At MobyLives, Nathan Ihara reviews some recent books that ponder boredom as a gateway to enlightenment (or a road to ruin). He discuses The Pale King, of course, as well as the novel The Canal by Lee Rourke, and a recent article by Joseph Epstein in Commentary magazine that covers the new non-fiction titles Boredom: A Lively History by Peter Toohey, and A Philosophy of Boredom by Lars Svendsen. Ihara quotes Foster Wallace’s notably downbeat commencement address from Kenyon college in 2005, and Epstein praises Joseph Brodsky’s similar 1989 Dartmouth speech, in which “Brodsky told the 1,100 Dartmouth graduates that, although they may have had some splendid samples of boredom supplied by their teachers, these would be as nothing compared with what awaits them in the years ahead.” One can almost picture the students half-heartedly tossing their caps in the air.

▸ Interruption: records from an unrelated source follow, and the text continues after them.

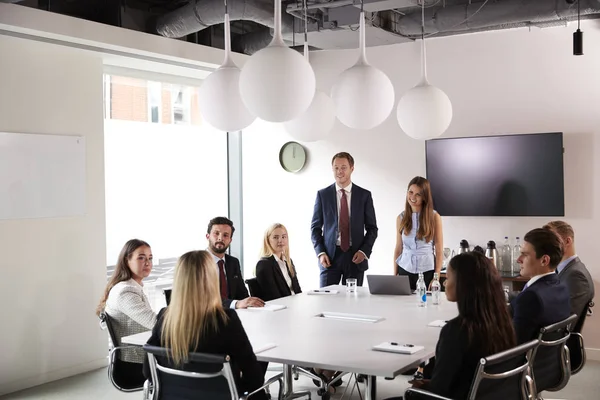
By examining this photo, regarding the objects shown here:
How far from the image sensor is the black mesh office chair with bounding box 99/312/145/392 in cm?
398

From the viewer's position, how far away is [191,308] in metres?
3.04

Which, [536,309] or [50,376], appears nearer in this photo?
[536,309]

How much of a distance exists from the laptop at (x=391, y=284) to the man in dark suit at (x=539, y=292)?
51.2 inches

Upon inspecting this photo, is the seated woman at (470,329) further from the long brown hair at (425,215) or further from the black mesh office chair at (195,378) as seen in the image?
the long brown hair at (425,215)

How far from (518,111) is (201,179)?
3.51m

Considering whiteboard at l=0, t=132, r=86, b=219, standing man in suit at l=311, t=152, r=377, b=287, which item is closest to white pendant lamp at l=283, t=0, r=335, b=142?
standing man in suit at l=311, t=152, r=377, b=287

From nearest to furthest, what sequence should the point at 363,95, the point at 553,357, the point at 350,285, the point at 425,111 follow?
the point at 553,357, the point at 363,95, the point at 425,111, the point at 350,285

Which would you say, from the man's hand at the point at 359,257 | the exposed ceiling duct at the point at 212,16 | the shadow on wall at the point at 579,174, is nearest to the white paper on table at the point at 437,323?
the man's hand at the point at 359,257

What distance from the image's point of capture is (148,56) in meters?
6.72

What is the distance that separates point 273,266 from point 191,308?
217 cm

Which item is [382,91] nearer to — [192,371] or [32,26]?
[192,371]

Salman Rushdie is working on a science fiction TV drama for Showtime, called The Next People.
Last year, three of the most intellectually engaging independent non-profit cultural groups in the city—the innovative film group Light Industry, the brilliant online magazine Triple Canopy (rumored to be pondering publishing a print version), and the remarkable education collective Public School New York—enjoyed a happy co-habitation in downtown Brooklyn, which lasted nearly a year. The three groups have now signed a five-year lease for a new space in Greenpoint, Brooklyn, where they’ll host more of their inspiring public programs; they’re asking supporters to consider kicking in some money to help them get started.
George Saunders's summer reading will be his own work, mostly, as he aims to complete two books, but also plays by Annie Baker, Lydia Davis’s new translation of Madame Bovary, and many other worthwhile titles.
What’s with the Jane Austen porn? Critic and ardent Austen fan William Deresiewicz explains.